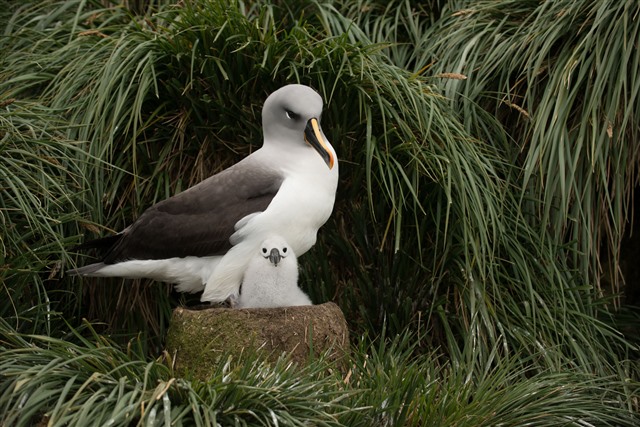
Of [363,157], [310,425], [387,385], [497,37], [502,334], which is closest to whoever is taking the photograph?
[310,425]

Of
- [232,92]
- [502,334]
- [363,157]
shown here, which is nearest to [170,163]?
[232,92]

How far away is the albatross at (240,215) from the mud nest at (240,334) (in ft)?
0.98

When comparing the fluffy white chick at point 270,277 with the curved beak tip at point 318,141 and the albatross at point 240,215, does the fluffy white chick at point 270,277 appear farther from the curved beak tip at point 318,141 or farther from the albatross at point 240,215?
the curved beak tip at point 318,141

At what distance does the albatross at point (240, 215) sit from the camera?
4359mm

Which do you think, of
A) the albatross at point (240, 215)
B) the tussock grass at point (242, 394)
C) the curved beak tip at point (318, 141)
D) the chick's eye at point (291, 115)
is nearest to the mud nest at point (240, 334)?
the tussock grass at point (242, 394)

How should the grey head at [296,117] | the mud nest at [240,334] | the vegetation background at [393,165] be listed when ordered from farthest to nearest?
the vegetation background at [393,165] → the grey head at [296,117] → the mud nest at [240,334]

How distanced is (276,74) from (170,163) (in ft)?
2.27

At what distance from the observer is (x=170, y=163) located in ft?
17.6

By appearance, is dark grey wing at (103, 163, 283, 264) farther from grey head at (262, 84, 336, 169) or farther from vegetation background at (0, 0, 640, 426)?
vegetation background at (0, 0, 640, 426)

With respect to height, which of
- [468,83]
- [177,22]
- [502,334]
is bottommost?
[502,334]

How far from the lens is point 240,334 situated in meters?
4.07

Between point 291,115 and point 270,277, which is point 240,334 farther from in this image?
point 291,115

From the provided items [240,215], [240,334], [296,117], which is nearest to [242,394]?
[240,334]

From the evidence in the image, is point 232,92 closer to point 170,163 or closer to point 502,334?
point 170,163
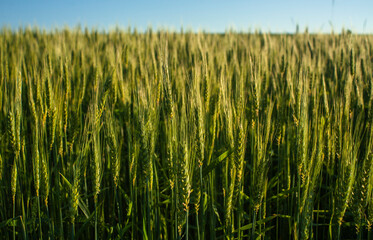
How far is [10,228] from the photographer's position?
156cm

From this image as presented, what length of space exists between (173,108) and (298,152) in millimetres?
562

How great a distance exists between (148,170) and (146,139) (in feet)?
0.40

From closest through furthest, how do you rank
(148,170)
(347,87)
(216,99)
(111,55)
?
(148,170)
(216,99)
(347,87)
(111,55)

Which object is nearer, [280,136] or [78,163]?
[78,163]

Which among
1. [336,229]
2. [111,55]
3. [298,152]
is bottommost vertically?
[336,229]

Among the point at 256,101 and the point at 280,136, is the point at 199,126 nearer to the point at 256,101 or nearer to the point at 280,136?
the point at 256,101

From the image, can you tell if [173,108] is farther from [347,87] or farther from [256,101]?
[347,87]

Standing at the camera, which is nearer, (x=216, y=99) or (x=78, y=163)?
(x=78, y=163)

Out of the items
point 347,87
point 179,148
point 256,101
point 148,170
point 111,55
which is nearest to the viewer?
point 179,148

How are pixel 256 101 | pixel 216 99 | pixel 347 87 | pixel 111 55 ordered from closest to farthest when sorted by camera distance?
pixel 256 101, pixel 216 99, pixel 347 87, pixel 111 55

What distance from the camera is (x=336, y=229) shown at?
1.20 m

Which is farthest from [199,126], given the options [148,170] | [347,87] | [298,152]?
[347,87]

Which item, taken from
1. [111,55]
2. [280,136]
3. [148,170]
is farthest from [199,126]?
[111,55]

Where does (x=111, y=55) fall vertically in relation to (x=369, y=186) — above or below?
above
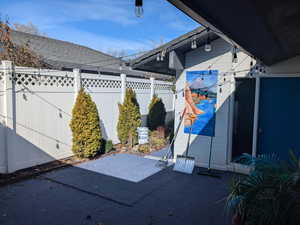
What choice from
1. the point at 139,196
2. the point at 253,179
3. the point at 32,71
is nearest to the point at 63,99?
the point at 32,71

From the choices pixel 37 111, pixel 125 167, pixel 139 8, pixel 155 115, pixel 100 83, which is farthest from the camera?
pixel 155 115

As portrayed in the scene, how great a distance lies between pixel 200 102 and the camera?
230 inches

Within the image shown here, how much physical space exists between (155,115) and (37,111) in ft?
16.5

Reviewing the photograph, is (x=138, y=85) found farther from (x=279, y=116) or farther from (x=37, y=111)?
(x=279, y=116)

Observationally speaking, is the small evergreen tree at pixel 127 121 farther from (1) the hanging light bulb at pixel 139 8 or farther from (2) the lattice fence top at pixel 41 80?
(1) the hanging light bulb at pixel 139 8

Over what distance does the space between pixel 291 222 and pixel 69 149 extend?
5.46 m

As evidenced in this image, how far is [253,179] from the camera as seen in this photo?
2.26m

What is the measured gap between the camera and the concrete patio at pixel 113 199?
3316 millimetres

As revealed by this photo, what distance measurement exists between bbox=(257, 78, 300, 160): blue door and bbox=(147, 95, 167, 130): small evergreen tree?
4733 millimetres

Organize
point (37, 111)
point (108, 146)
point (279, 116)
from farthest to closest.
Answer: point (108, 146) < point (37, 111) < point (279, 116)

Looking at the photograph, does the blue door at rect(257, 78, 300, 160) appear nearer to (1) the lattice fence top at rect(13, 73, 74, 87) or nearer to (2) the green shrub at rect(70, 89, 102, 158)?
(2) the green shrub at rect(70, 89, 102, 158)

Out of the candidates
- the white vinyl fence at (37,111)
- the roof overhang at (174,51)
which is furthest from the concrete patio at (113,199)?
the roof overhang at (174,51)

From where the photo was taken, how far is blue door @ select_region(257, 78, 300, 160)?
16.3 ft

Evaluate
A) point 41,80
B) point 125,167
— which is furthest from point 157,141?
point 41,80
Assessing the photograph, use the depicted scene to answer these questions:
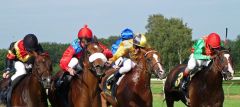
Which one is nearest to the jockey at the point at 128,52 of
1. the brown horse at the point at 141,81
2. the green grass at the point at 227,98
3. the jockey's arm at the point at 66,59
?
the brown horse at the point at 141,81

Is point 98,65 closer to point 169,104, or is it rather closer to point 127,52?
point 127,52

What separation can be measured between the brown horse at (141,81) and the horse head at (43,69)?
9.31ft

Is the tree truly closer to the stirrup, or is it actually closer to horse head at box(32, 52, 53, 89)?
the stirrup

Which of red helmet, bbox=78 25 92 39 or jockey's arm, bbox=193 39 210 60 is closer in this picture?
red helmet, bbox=78 25 92 39

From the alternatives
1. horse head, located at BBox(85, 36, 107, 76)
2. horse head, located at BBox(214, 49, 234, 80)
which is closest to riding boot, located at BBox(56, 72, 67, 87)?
horse head, located at BBox(85, 36, 107, 76)

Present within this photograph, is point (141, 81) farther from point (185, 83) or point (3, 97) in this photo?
point (3, 97)

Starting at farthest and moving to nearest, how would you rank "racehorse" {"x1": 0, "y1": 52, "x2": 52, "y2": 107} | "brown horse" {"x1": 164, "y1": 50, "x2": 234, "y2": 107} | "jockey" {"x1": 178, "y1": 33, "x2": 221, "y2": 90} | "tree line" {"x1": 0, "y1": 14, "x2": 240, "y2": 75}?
"tree line" {"x1": 0, "y1": 14, "x2": 240, "y2": 75}, "jockey" {"x1": 178, "y1": 33, "x2": 221, "y2": 90}, "brown horse" {"x1": 164, "y1": 50, "x2": 234, "y2": 107}, "racehorse" {"x1": 0, "y1": 52, "x2": 52, "y2": 107}

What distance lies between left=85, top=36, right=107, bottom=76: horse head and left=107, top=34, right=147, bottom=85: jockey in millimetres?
1578

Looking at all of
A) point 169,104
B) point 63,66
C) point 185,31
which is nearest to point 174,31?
point 185,31

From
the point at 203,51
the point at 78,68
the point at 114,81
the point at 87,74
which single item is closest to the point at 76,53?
the point at 78,68

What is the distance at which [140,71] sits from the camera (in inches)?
544

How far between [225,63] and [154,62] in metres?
2.09

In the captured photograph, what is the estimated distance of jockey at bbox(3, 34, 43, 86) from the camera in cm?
1188

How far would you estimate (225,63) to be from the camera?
1405 centimetres
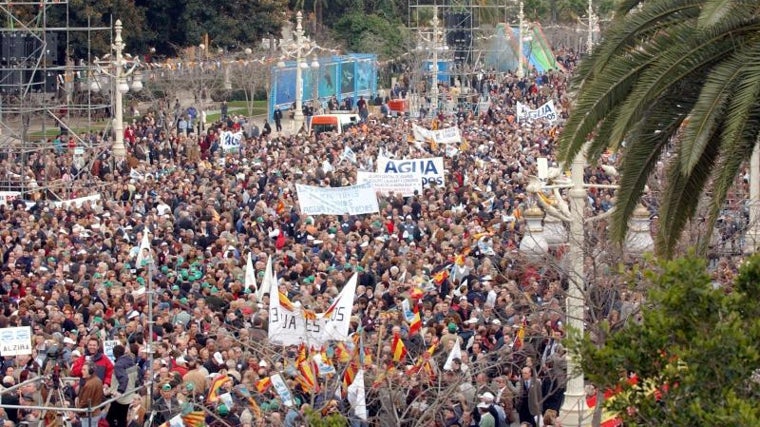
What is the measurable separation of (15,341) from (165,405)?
2672mm

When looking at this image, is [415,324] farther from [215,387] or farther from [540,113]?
[540,113]

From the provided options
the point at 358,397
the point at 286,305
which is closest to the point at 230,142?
the point at 286,305

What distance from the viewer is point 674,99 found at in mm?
14797

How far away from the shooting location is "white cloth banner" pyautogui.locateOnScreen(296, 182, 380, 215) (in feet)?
102

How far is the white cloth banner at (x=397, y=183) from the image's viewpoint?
111 ft

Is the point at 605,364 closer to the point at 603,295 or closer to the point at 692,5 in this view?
the point at 692,5

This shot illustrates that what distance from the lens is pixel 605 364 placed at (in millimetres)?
9812

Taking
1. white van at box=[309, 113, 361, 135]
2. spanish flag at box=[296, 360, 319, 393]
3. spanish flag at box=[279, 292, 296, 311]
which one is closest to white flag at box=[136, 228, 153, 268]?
spanish flag at box=[279, 292, 296, 311]

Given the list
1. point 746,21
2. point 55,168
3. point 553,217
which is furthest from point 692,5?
point 55,168

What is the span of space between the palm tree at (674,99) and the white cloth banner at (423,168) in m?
19.2

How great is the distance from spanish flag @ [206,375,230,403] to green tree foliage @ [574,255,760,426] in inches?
347

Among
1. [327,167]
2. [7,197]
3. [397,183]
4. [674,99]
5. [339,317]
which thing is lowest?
[7,197]

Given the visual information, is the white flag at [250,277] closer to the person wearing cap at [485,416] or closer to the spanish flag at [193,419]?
the spanish flag at [193,419]

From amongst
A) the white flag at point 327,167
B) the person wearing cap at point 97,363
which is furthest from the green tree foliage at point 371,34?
the person wearing cap at point 97,363
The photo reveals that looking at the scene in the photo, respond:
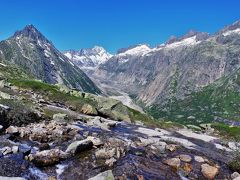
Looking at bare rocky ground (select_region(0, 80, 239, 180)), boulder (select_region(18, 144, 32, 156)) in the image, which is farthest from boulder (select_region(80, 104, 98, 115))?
boulder (select_region(18, 144, 32, 156))

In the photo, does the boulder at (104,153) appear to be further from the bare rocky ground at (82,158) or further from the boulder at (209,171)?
the boulder at (209,171)

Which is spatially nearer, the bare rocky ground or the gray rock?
the bare rocky ground

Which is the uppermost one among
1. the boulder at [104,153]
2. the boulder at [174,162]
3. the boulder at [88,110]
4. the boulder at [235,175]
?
the boulder at [88,110]

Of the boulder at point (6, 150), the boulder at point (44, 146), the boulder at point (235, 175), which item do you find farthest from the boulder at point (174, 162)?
the boulder at point (6, 150)

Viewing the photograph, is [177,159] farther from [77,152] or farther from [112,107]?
[112,107]

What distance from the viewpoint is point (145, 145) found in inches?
1871

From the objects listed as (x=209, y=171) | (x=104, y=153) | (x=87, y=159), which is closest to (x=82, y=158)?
(x=87, y=159)

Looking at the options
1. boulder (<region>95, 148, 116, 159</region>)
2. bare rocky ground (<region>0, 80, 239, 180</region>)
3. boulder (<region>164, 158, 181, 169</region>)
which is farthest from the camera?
boulder (<region>164, 158, 181, 169</region>)

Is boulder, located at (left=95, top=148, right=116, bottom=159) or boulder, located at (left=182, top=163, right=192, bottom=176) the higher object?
boulder, located at (left=95, top=148, right=116, bottom=159)

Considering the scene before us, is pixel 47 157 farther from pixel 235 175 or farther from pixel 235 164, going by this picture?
pixel 235 164

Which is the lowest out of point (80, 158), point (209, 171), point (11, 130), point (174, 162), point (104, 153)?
point (209, 171)

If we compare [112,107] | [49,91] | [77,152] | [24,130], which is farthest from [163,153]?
[49,91]

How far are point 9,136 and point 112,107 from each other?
6601 cm

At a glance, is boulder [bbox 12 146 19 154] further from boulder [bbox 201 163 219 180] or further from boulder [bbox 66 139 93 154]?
boulder [bbox 201 163 219 180]
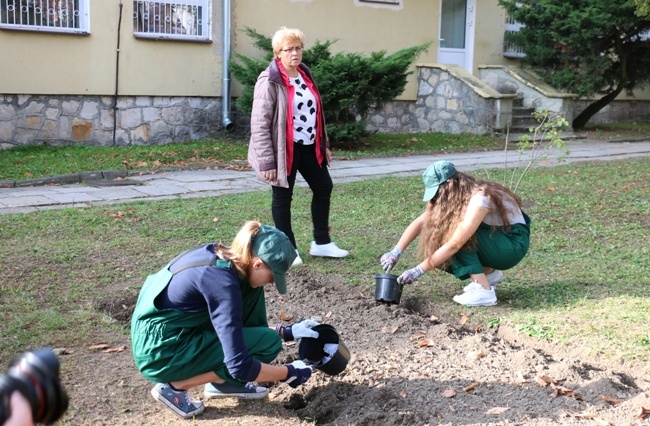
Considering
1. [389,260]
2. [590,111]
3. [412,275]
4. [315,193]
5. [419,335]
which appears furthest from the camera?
[590,111]

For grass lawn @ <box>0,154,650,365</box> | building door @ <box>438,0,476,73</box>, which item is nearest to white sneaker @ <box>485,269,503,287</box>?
grass lawn @ <box>0,154,650,365</box>

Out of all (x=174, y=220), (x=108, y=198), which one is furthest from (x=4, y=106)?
(x=174, y=220)

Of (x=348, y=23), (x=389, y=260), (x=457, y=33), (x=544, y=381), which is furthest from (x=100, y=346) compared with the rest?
(x=457, y=33)

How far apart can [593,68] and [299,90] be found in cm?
1169

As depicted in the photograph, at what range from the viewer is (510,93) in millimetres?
16438

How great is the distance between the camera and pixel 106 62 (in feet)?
40.2

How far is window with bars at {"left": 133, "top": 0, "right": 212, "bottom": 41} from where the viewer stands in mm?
12602

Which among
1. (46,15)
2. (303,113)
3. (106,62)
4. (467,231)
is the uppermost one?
(46,15)

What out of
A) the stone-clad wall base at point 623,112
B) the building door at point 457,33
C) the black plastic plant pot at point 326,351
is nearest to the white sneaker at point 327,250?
the black plastic plant pot at point 326,351

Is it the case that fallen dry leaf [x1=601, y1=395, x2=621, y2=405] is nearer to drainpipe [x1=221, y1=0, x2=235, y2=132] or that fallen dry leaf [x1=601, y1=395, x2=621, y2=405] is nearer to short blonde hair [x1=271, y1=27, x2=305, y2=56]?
short blonde hair [x1=271, y1=27, x2=305, y2=56]

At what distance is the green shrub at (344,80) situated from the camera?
1221 cm

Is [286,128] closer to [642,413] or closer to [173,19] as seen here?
[642,413]

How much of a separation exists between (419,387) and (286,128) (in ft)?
8.08

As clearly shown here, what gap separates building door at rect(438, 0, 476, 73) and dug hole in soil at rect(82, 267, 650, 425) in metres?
13.0
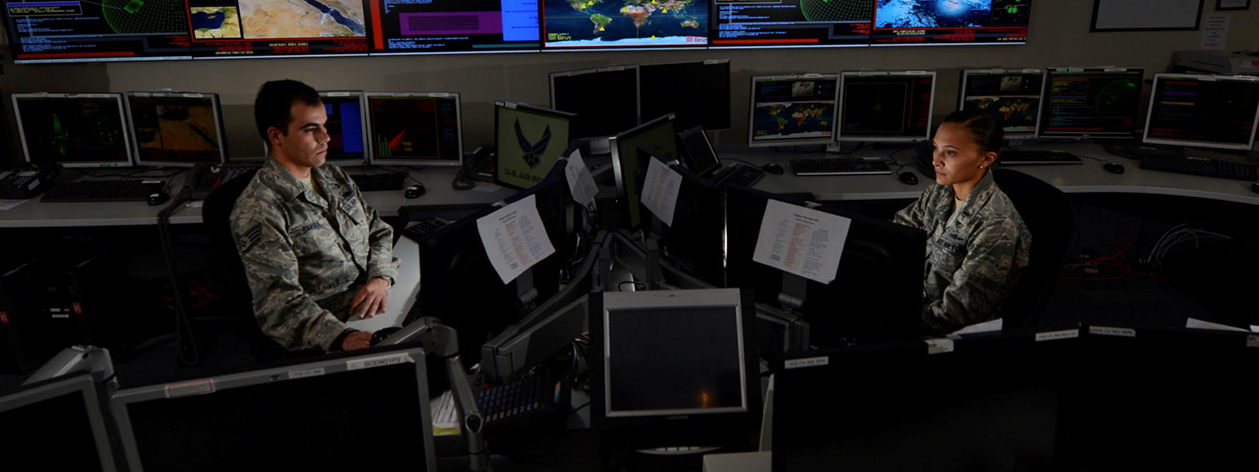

» **Task prompt**
List each line of the rows above that contains the word "listed", treating matches as case-sensitive.

» **Result below**
How should the grey head at [296,117] | the mud nest at [240,334] | the vegetation background at [393,165] be listed when ordered from farthest to nearest?
From the objects listed as (x=209, y=171) | (x=104, y=153) | (x=87, y=159), which is closest to (x=82, y=158)?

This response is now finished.